| Dataset extract |
........

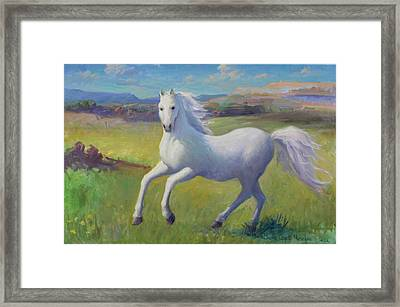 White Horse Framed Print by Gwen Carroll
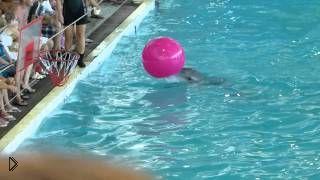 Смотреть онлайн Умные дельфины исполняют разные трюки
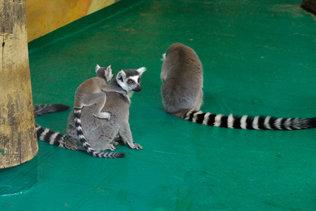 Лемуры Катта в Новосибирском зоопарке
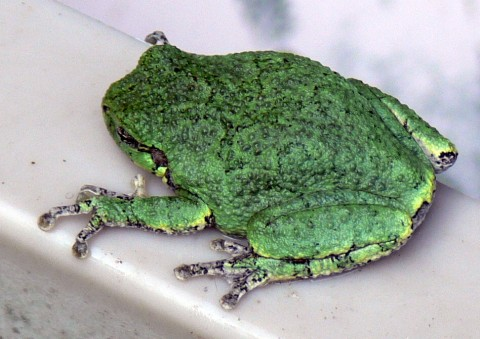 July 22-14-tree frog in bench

........

| Exercise instructions |
Every line above should be reproduced exactly, please, with no pictures included.

| Solution below |
 White Horse Framed Print by Gwen Carroll
 Смотреть онлайн Умные дельфины исполняют разные трюки
 Лемуры Катта в Новосибирском зоопарке
 July 22-14-tree frog in bench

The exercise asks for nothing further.